The data follows this line. Copy verbatim the line with "Two cases were" and each line after it to the end.

BEGIN SOURCE MATERIAL

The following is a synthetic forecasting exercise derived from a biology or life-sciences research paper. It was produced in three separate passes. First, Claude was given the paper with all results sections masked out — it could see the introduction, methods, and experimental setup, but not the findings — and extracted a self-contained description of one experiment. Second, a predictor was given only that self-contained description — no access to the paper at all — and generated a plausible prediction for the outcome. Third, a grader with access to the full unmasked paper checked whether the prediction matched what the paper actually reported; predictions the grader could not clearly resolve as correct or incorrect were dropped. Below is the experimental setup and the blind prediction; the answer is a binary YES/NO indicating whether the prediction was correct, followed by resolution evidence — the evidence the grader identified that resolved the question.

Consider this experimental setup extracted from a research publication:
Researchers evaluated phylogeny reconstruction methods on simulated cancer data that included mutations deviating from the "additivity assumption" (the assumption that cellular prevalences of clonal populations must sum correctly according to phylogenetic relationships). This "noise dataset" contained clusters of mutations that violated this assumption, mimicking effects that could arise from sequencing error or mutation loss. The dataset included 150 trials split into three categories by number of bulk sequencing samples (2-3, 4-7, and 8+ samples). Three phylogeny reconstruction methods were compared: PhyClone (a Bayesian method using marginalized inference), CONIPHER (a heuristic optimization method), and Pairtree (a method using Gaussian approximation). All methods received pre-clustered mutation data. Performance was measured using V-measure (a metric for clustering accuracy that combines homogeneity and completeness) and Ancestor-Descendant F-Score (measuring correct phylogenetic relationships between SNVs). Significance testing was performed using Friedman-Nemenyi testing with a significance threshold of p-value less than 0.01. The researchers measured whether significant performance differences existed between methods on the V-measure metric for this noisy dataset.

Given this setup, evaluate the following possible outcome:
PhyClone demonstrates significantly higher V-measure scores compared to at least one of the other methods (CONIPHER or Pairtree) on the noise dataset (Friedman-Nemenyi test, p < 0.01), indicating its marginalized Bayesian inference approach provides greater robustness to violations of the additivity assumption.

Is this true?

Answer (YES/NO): NO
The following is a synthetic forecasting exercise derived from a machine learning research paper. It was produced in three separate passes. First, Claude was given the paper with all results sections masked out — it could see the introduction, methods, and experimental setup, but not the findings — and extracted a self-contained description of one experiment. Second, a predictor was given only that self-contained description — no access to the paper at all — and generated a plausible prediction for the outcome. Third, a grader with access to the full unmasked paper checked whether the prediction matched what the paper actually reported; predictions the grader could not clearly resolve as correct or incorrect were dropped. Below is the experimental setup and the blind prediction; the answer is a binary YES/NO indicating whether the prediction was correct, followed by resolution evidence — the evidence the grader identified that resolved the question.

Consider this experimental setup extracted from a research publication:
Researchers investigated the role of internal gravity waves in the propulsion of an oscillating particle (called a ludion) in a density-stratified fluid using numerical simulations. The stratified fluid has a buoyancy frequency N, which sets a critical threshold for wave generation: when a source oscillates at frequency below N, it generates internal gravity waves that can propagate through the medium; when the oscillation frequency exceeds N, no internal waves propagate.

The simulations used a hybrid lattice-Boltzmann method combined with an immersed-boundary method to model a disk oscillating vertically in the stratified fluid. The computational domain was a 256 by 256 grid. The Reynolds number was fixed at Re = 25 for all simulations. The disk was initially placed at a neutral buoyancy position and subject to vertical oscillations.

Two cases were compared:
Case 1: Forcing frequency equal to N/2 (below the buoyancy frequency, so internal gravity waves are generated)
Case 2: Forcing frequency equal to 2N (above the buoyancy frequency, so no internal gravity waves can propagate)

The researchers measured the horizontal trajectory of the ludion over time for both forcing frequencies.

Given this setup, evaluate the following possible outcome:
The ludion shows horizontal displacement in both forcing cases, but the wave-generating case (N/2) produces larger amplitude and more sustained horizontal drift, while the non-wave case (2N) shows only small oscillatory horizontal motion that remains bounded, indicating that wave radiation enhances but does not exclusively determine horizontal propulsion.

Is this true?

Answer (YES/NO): NO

END SOURCE MATERIAL

■ REPLY TO THE EXERCISE:
Two cases were compared:
Case 1: Forcing frequency equal to N/2 (below the buoyancy frequency, so internal gravity waves are generated)
Case 2: Forcing frequency equal to 2N (above the buoyancy frequency, so no internal gravity waves can propagate)

The researchers measured the horizontal trajectory of the ludion over time for both forcing frequencies.

Given this setup, evaluate the following possible outcome:
The ludion shows horizontal displacement in both forcing cases, but the wave-generating case (N/2) produces larger amplitude and more sustained horizontal drift, while the non-wave case (2N) shows only small oscillatory horizontal motion that remains bounded, indicating that wave radiation enhances but does not exclusively determine horizontal propulsion.

Is this true?

Answer (YES/NO): NO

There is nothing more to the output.